::: INFORMATION PROVIDED

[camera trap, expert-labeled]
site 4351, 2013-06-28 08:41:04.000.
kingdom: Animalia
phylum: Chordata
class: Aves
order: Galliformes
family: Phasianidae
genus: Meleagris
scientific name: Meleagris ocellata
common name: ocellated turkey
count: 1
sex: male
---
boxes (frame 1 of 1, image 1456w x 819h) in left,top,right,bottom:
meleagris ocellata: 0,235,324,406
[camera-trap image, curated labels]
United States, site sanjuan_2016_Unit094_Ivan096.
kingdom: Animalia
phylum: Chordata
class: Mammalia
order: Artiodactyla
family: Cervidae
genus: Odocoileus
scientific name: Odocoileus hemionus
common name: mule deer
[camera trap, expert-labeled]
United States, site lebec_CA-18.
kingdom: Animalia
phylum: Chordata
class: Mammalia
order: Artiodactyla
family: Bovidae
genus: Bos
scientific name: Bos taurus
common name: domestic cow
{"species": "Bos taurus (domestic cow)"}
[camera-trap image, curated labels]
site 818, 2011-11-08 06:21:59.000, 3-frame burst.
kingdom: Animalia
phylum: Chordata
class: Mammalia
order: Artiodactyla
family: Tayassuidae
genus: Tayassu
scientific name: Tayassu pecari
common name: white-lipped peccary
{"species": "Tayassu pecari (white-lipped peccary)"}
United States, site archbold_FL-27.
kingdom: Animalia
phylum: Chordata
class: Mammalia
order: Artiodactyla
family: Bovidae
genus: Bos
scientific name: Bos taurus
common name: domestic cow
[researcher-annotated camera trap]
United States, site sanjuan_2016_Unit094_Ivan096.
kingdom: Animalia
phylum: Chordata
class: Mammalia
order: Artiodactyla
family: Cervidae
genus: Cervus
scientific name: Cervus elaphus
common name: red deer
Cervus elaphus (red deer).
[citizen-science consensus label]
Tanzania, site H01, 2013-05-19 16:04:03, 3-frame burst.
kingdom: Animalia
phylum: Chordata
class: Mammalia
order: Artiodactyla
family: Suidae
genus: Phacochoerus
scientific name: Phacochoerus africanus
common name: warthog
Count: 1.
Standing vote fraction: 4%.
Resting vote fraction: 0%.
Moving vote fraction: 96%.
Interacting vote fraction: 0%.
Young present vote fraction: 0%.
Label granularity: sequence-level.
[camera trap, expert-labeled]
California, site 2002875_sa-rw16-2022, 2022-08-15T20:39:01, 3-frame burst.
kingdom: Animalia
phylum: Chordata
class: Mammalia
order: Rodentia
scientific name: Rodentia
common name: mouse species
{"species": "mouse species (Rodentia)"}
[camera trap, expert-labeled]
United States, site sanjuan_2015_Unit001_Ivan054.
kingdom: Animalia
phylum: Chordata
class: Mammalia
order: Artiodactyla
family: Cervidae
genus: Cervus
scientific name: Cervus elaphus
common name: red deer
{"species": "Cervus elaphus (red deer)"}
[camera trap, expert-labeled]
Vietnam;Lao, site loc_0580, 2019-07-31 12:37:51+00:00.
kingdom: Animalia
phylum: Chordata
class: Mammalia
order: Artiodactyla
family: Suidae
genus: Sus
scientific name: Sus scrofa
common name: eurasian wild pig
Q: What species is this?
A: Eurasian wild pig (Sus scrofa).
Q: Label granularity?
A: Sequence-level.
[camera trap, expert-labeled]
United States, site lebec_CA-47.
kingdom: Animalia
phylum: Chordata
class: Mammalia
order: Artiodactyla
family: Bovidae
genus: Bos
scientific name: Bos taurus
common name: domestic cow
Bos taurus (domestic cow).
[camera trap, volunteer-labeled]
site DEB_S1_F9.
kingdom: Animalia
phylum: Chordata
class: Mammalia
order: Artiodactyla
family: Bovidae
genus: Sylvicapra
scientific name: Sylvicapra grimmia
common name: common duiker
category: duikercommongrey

::::::

• TO DO: Without changing anything, repeat every record above.

• WRITTEN ANSWER:
[camera trap, expert-labeled]
site 4351, 2013-06-28 08:41:04.000.
kingdom: Animalia
phylum: Chordata
class: Aves
order: Galliformes
family: Phasianidae
genus: Meleagris
scientific name: Meleagris ocellata
common name: ocellated turkey
count: 1
sex: male
---
boxes (frame 1 of 1, image 1456w x 819h) in left,top,right,bottom:
meleagris ocellata: 0,235,324,406
[camera-trap image, curated labels]
United States, site sanjuan_2016_Unit094_Ivan096.
kingdom: Animalia
phylum: Chordata
class: Mammalia
order: Artiodactyla
family: Cervidae
genus: Odocoileus
scientific name: Odocoileus hemionus
common name: mule deer
[camera trap, expert-labeled]
United States, site lebec_CA-18.
kingdom: Animalia
phylum: Chordata
class: Mammalia
order: Artiodactyla
family: Bovidae
genus: Bos
scientific name: Bos taurus
common name: domestic cow
{"species": "Bos taurus (domestic cow)"}
[camera-trap image, curated labels]
site 818, 2011-11-08 06:21:59.000, 3-frame burst.
kingdom: Animalia
phylum: Chordata
class: Mammalia
order: Artiodactyla
family: Tayassuidae
genus: Tayassu
scientific name: Tayassu pecari
common name: white-lipped peccary
{"species": "Tayassu pecari (white-lipped peccary)"}
United States, site archbold_FL-27.
kingdom: Animalia
phylum: Chordata
class: Mammalia
order: Artiodactyla
family: Bovidae
genus: Bos
scientific name: Bos taurus
common name: domestic cow
[researcher-annotated camera trap]
United States, site sanjuan_2016_Unit094_Ivan096.
kingdom: Animalia
phylum: Chordata
class: Mammalia
order: Artiodactyla
family: Cervidae
genus: Cervus
scientific name: Cervus elaphus
common name: red deer
Cervus elaphus (red deer).
[citizen-science consensus label]
Tanzania, site H01, 2013-05-19 16:04:03, 3-frame burst.
kingdom: Animalia
phylum: Chordata
class: Mammalia
order: Artiodactyla
family: Suidae
genus: Phacochoerus
scientific name: Phacochoerus africanus
common name: warthog
Count: 1.
Standing vote fraction: 4%.
Resting vote fraction: 0%.
Moving vote fraction: 96%.
Interacting vote fraction: 0%.
Young present vote fraction: 0%.
Label granularity: sequence-level.
[camera trap, expert-labeled]
California, site 2002875_sa-rw16-2022, 2022-08-15T20:39:01, 3-frame burst.
kingdom: Animalia
phylum: Chordata
class: Mammalia
order: Rodentia
scientific name: Rodentia
common name: mouse species
{"species": "mouse species (Rodentia)"}
[camera trap, expert-labeled]
United States, site sanjuan_2015_Unit001_Ivan054.
kingdom: Animalia
phylum: Chordata
class: Mammalia
order: Artiodactyla
family: Cervidae
genus: Cervus
scientific name: Cervus elaphus
common name: red deer
{"species": "Cervus elaphus (red deer)"}
[camera trap, expert-labeled]
Vietnam;Lao, site loc_0580, 2019-07-31 12:37:51+00:00.
kingdom: Animalia
phylum: Chordata
class: Mammalia
order: Artiodactyla
family: Suidae
genus: Sus
scientific name: Sus scrofa
common name: eurasian wild pig
Q: What species is this?
A: Eurasian wild pig (Sus scrofa).
Q: Label granularity?
A: Sequence-level.
[camera trap, expert-labeled]
United States, site lebec_CA-47.
kingdom: Animalia
phylum: Chordata
class: Mammalia
order: Artiodactyla
family: Bovidae
genus: Bos
scientific name: Bos taurus
common name: domestic cow
Bos taurus (domestic cow).
[camera trap, volunteer-labeled]
site DEB_S1_F9.
kingdom: Animalia
phylum: Chordata
class: Mammalia
order: Artiodactyla
family: Bovidae
genus: Sylvicapra
scientific name: Sylvicapra grimmia
common name: common duiker
category: duikercommongrey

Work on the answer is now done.